A Conversation with Matej Vakula and Janeil Engelstad, September 2015
Janeil Engelstad (JE): Have you experienced any differences in the impact of the project that you attribute to the specific culture of a place?
Matej Vakula (MV):Yes, certainly with every workshop. Every space is highly specific and requires educational constructs precisely tailored towards specific cultures of each site. The very nature of MfPS is to discover and to work with these different cultures, but also to compare and research them at a global level.
With this in mind, we can look at the whole project as being literally built from changes and ideas that are coming from specific sites and also that ideas coming from one site can be modified to fit needs of a different site.
JE: Often that is easier said than done
MV: When you want to change a place first thing is to try to change its culture. A change in culture opens the place for all the other changes, including the physical one.
Let me give you an example: If people living in the Greenpoint neighborhood of Brooklyn want to remediate the polluted environment where they live, first thing would be to gather smaller group of concerned citizens who have the energy to change the thinking of the neighborhood on a larger scale and raise awareness about the issue. This can be done through many different cultural channels. Later on they can create some proposals, which have to culturally resonate and “sink” into the people who inhabit that certain area. So the group of concerned citizens from the certain site creates a culture for the wider community of that area. The wider community either assimilates that culture and modifies it further to meet its needs or rejects it. After assimilating the culture the crowd is large enough to bring on real change on a political, financial or urban level.
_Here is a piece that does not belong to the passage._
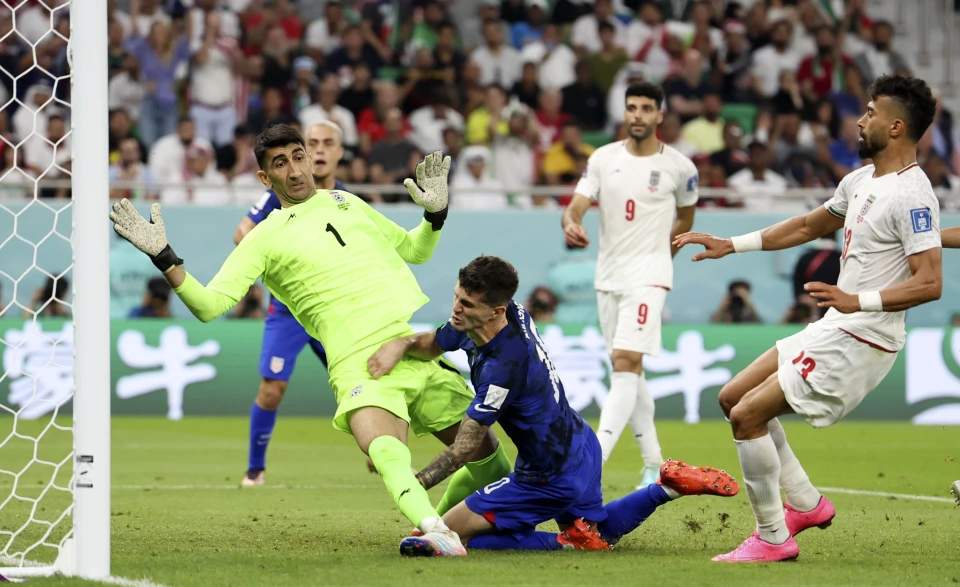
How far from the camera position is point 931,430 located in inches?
518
JE: So many of the problems that we face as a society are systematic or structural, such has racism, how do you approach structural roadblocks that are deeply embedded into systems wit ha project that MfPS?
MV: Within the MfPS project I am specifically interested in nurturing this systematic approach via methods of DIY movement and DIY science. Now, part of the specific approach that is being developed by people in Greenpoint contain actions that come from another manual which was made somewhere else before that. The participants are re-using these actions. For example, an action where the participants in Poland collected concerns and ideas from local inhabitants to then develop a plan of action based on the citizens needs has undergone minor cultural adaptations that fits the needs of people living in Greenpoint.
JE: What do you hope to accomplish in the long run with MfPS?
MV: I am hoping to build truly working international community around the project. This community will gather around a strong simple to use archive with manuals online and offline. Through this community I am hoping to achieve two goals: to research status and perceptions of public space around the world, and to identify, internationally compare and provide solutions to issues connected to people using public spaces around the world.